“Happy families are all alike; every unhappy family is unhappy in its own way.”

When you start a novel with a sentence like that, you’re broadcasting a message to your readers that your book is going to focus in on the happiness (or the lack thereof) if its characters. Anna Karenina, by Leo Tolstoy, is known to be a love story, of course. So we can assume that love and happiness are at the heart of the book.

I read it last year for the first time and as I was reading it, I was thinking a lot about love and happiness and how those two emotions played out for the different characters. I formed my own opinions and understandings of what Tolstoy was trying to say. But, being an information designer, I wanted to test my thinking against the data of the book. So I set out to create a visualization that could summarize the data on this topic. In this post, I will explain the steps I took to create the visualization, which you can see below. It was designed as a 36″ X 12″ poster, which you can purchase, if you like it!

Recorded information:
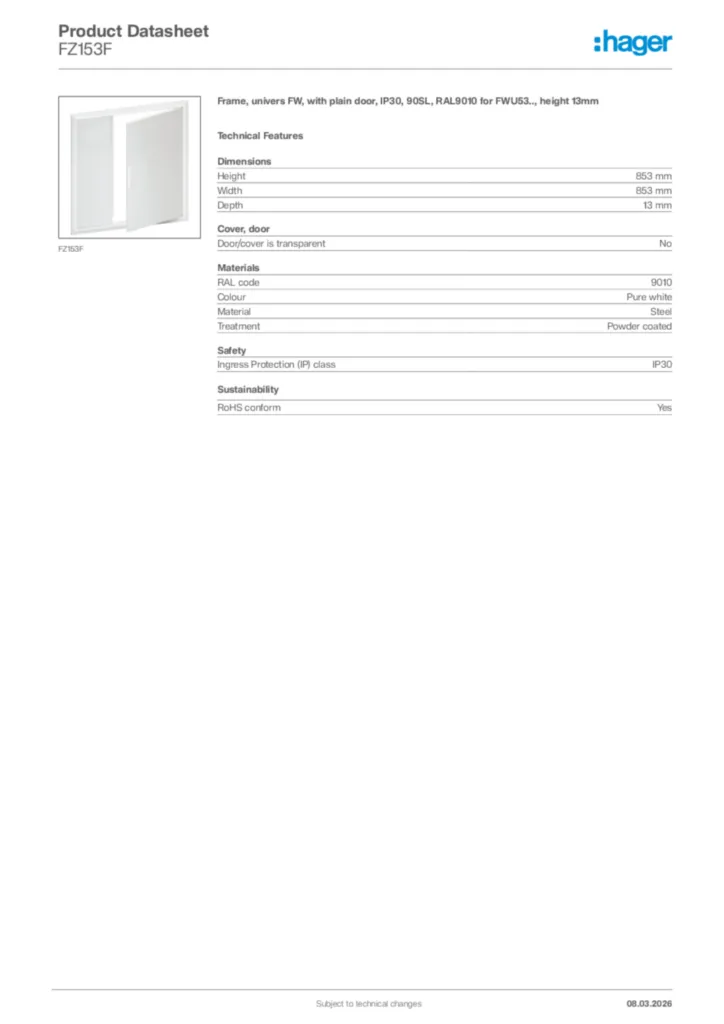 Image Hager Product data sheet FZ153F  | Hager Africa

--

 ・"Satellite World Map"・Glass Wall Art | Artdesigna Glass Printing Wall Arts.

The problem:
Check each statement against the Anna Karenina post. Answer yes or no and quote the words of the post that decide it.
(a) The writer first read the novel last year.
(b) The visualization was designed as a 24″ X 12″ poster.
(c) The writer works as an information designer.
The items have no connection to the Anna Karenina post.

Exercise answer:
(a) Yes: "I read it last year for the first time"
(b) No: "It was designed as a 36″ X 12″ poster"
(c) Yes: "being an information designer"